Elle raconte comment son mari a supplié le propriétaire d'une barque pour les évacuer contre la promesse de dix dollars, une petite fortune que ce dernier a accepté qu'ils payent plus tard. «Il y a encore des gens en rade là-bas, en hauteur mais ces propriétaires de barques veulent d'abord l'argent. C'est une situation désespérée», dit-elle. «Je n'en croyais pas mes yeux, ça me hante toujours», confie un pêcheur Jossam Mangawe, 44 ans. Un collègue Medison Manuel, 28 ans, ajoute: «Avec mon bateau qui a été emporté, ma vie est fichue. Je ne sais pas comment je vais faire pour survivre.»
A la recherche des survivants
Armés de seules pioches, six jeunes gens fouillaient samedi les rives d'un nouveau cours d'eau créé par les crues éclair qui ont submergé Chilobwe, un bidonville à cinq kilomètres de Blantyre, la capitale économique du Malawi. En creusant dans les tas de sable et de débris, ils espéraient trouver les corps de trois de leurs amis emportés par les eaux trois jours plus tôt. «Nous n'avons pas perdu espoir. Nous espérons trouver les corps de nos amis afin de leur offrir des funérailles dignes», a raconté à l'AFP Rodney Chikoja, l'un des six volontaires.

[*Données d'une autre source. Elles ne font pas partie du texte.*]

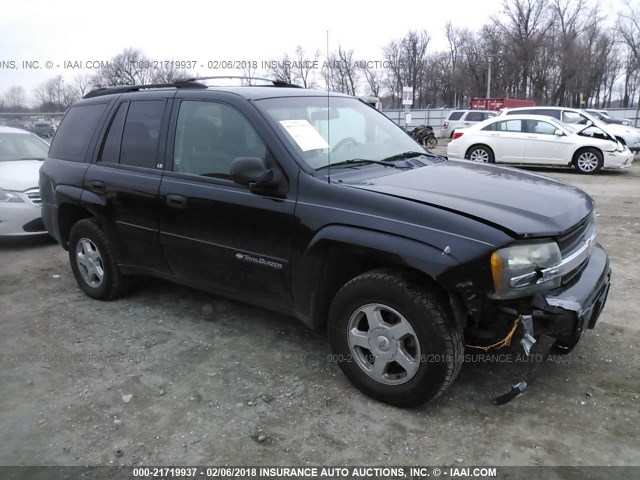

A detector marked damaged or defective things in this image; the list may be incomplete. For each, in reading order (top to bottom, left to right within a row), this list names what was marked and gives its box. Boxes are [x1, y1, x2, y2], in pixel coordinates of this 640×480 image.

cracked bumper cover [528, 244, 608, 342]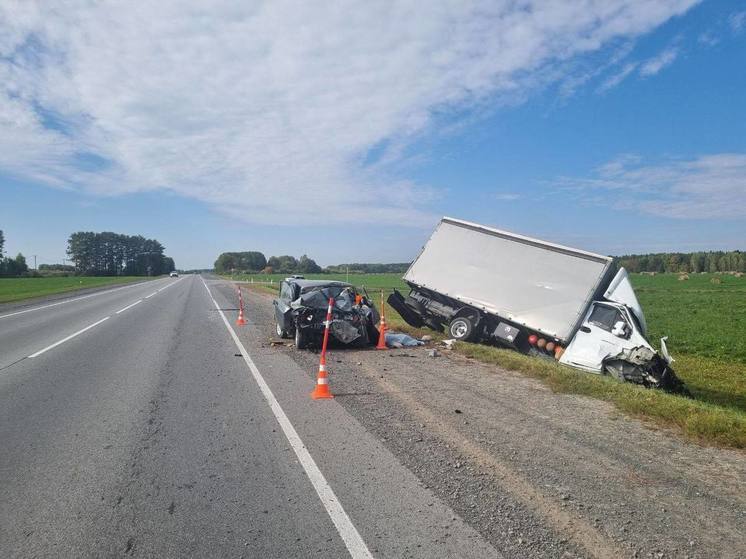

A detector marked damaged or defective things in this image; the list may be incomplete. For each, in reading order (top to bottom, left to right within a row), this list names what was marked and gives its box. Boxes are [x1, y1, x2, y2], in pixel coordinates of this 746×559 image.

wrecked car [272, 280, 378, 350]
damaged truck front [272, 280, 378, 350]
dark wrecked car [272, 280, 380, 350]
damaged truck front [390, 218, 684, 394]
wrecked car [390, 217, 684, 396]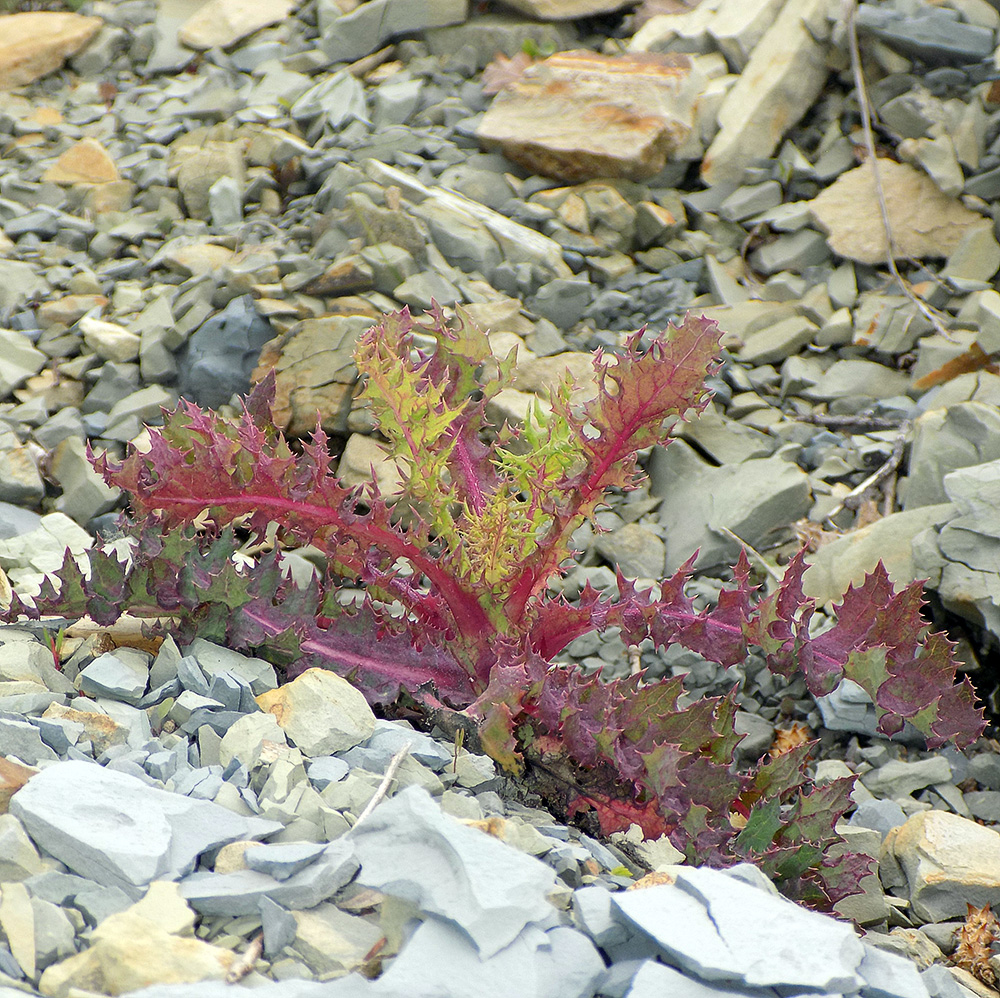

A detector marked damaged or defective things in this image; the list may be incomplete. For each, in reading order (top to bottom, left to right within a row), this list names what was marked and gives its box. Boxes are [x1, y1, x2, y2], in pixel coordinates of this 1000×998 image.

La police malawite dit avoir trouvé déjà quatre cadavres à Chilobwe, enfouis dans le sable. «Un corps a été découvert à cinq kilomètres en contrebas. Alors vous imaginez à quel point le courant était puissant», a indiqué un agent. De fortes précipitations sont encore attendues, et selon des experts, les risques de crues sont encore très élevés, principalement dans les districts de Chikwawa et Nsanje, au sud du pays.